Modernity was a rupture in time; an acceleration and revolution in contrast to the archaic and stable past. Modernity finishes off the old regime of the Ancients and emerges as the victor. In contrast to the obscurity of the olden days, “which illegitimately blended together social needs and natural reality,” modernity characterized itself as freedom from these ridiculous constraints of the past (Bruno Latour, We Have Never Been Modern, p. 35). In other words, it gave up the delicate web of relations between things and people. Succeeding in ostensibly separating Nature and Society, the moderns truly believe they are riding the wave of progress. There are no limitations to mixing together “greater masses of humans and nonhumans” (p. 41). No combination is ruled out! While the premoderns dwelled endlessly and obsessively on the connections between nature and culture, the moderns, by contrast, do not think at all about “the consequences of their innovations for the social order” (p. 41).
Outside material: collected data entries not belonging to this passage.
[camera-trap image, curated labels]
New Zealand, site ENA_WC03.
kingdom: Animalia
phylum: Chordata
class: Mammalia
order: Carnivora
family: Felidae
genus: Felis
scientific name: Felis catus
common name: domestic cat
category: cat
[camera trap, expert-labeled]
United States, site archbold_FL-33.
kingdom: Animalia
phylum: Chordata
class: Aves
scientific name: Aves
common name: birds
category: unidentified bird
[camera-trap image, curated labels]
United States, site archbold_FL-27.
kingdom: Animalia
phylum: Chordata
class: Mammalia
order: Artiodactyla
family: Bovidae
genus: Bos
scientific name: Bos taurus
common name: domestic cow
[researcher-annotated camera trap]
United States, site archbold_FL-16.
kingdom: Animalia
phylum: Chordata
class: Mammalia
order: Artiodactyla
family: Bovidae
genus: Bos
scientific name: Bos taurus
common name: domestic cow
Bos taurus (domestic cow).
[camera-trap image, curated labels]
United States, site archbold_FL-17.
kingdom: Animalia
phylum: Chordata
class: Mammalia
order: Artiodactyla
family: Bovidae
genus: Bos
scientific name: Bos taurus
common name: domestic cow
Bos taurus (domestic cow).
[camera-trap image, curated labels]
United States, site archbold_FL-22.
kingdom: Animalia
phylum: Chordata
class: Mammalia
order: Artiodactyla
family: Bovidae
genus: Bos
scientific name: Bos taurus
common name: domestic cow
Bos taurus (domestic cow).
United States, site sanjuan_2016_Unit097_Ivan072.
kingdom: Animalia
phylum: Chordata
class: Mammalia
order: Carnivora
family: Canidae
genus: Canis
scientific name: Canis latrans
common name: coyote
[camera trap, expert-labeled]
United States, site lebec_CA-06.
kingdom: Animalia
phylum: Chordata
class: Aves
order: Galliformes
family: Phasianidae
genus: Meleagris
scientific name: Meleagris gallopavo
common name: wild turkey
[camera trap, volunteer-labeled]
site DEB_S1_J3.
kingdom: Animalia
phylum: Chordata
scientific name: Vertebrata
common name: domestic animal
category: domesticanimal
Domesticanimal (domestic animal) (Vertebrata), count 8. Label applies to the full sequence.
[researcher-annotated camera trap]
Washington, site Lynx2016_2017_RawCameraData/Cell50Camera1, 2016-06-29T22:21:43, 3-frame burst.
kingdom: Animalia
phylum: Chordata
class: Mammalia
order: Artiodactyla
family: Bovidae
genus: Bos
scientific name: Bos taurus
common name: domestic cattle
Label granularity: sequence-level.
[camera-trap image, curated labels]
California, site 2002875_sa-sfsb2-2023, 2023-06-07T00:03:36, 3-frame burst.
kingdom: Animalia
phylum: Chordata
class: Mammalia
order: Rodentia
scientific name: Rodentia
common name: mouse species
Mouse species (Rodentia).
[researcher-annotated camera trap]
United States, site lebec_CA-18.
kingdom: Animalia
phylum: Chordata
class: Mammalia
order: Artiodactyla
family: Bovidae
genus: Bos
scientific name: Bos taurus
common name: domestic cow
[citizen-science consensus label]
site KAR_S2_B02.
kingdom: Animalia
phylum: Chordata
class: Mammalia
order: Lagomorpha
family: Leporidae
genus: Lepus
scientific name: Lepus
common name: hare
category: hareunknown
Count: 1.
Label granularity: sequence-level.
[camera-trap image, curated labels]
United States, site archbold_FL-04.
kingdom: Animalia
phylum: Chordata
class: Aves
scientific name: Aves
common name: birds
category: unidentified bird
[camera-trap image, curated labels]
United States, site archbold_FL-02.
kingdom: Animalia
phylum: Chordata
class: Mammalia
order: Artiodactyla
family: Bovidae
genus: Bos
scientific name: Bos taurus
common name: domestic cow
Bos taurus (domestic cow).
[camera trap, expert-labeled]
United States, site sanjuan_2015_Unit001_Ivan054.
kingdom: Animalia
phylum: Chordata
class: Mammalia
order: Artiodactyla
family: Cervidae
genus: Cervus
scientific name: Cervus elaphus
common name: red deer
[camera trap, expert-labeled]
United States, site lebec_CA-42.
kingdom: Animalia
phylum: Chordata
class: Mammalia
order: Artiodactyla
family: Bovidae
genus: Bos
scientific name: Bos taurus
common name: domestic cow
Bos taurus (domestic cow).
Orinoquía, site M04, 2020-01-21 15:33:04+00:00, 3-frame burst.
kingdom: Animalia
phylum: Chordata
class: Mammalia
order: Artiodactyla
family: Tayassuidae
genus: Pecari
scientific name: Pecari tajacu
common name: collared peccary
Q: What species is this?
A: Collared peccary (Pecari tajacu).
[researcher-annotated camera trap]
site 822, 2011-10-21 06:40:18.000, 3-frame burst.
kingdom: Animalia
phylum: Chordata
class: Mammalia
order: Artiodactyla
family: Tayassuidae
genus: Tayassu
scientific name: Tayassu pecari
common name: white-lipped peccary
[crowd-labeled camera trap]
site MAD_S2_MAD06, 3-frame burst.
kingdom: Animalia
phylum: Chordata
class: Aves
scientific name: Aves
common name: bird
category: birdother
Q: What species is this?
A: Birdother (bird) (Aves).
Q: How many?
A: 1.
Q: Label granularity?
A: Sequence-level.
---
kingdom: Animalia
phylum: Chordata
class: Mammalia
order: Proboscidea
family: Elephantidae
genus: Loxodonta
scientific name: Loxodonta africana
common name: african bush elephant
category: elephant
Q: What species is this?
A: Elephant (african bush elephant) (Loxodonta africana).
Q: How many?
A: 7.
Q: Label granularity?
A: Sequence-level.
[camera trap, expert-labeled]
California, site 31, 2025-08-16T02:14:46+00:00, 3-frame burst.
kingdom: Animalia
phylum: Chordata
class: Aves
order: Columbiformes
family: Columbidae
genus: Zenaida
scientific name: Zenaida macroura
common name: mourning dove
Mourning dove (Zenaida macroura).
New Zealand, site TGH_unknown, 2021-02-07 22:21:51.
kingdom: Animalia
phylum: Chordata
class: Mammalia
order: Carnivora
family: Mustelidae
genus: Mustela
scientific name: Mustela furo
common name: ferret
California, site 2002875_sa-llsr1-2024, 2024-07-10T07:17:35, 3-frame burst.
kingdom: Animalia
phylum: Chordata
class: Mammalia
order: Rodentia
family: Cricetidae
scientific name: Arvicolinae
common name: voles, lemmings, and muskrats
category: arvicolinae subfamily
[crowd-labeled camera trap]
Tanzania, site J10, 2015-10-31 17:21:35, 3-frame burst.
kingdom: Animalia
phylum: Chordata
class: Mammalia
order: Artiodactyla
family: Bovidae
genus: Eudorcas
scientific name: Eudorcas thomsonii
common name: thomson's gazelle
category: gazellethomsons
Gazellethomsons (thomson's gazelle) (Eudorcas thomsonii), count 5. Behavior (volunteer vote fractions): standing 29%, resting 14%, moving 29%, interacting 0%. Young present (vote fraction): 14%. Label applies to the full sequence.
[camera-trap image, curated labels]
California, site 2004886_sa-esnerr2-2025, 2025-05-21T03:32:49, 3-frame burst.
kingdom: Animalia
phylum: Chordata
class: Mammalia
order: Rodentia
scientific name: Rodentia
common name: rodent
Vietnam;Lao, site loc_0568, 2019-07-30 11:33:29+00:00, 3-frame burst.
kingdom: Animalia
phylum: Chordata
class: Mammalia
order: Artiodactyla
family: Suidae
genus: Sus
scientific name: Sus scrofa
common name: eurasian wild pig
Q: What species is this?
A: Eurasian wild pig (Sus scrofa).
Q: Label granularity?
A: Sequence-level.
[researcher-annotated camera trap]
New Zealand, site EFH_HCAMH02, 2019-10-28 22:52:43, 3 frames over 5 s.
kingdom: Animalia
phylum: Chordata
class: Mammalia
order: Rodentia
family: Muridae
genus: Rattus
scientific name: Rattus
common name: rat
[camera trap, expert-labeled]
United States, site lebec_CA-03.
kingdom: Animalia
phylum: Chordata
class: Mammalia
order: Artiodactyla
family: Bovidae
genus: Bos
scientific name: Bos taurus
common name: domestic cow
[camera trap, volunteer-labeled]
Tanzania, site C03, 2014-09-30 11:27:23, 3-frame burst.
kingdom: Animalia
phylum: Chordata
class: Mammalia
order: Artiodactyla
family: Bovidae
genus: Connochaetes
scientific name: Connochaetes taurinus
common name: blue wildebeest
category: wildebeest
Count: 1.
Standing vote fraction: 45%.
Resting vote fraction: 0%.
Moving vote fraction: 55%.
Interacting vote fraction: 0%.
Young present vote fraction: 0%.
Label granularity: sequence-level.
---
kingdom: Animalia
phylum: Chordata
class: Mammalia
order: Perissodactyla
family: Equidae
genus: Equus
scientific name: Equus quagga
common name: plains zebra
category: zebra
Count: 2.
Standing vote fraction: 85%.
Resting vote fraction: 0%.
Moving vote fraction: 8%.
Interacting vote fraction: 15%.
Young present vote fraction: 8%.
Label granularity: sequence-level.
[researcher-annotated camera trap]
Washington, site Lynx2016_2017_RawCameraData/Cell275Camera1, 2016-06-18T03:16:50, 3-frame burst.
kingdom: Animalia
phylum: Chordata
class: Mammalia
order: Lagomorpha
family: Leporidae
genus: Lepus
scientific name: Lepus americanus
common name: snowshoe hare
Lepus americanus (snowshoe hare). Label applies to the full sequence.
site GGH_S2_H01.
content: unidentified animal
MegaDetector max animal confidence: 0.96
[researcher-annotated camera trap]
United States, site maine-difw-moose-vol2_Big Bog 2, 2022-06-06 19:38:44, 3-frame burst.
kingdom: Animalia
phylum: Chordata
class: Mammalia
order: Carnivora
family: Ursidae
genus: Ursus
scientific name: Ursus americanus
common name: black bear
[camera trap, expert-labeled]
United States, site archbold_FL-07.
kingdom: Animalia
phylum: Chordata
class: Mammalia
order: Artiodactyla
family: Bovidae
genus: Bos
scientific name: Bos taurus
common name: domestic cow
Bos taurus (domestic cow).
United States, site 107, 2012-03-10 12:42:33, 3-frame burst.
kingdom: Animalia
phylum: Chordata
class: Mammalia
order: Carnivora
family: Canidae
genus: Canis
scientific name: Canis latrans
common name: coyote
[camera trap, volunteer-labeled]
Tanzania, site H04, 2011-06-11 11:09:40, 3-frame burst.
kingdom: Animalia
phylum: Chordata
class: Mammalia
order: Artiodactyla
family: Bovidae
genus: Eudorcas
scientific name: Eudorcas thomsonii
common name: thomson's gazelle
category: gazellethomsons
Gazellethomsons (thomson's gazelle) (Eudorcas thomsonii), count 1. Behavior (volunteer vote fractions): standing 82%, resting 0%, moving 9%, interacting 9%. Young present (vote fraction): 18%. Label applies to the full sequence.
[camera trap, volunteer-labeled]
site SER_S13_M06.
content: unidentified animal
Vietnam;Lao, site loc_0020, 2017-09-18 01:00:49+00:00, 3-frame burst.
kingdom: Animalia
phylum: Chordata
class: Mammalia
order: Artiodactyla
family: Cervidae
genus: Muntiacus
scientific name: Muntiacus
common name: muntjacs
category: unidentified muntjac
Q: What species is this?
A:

The premoderns, to put it simply, exercised the greatest prudence in limiting the expansion of social and natural mixes whereas the moderns show no restraint.

To put it crudely: those who think the most about hybrids circumscribe them as much as possible, whereas those who choose to ignore them by insulating them from any dangerous consequences develop them to the utmost (p. 41)

Some of the consequence of our disintegrated culture—which isolates (in name only) economics from ethics and technology from politics—are most readily seen in the irreversible damage done to the social and environmental fabric of our world. By choosing to ignore the connection between consumer choices and the social macro-context that is affected, we inhabit fragmented and dishonest lives. Of course, I could always read up on the effects that industrial agro-business is having on the global economy and ecosystem, but I don’t “know” it in the same way that I “know” the full consequences of missing a nail with a hammer in full swing.

Likewise, I am brushed up on the basics of global systems, but I still do not fully comprehend the specific causal networks that produced and transported the dried fruit and nut medley I am currently enjoying. If we are to think in a collective frame, we will begin to see that “the powers of the North and the West have been able to save their peoples and some of their countrysides by destroying the rest of the world and reducing its peoples to abject poverty” (p. 9). Put simply, the West is not more ‘progressive’ in ignoring the relation between objects and people.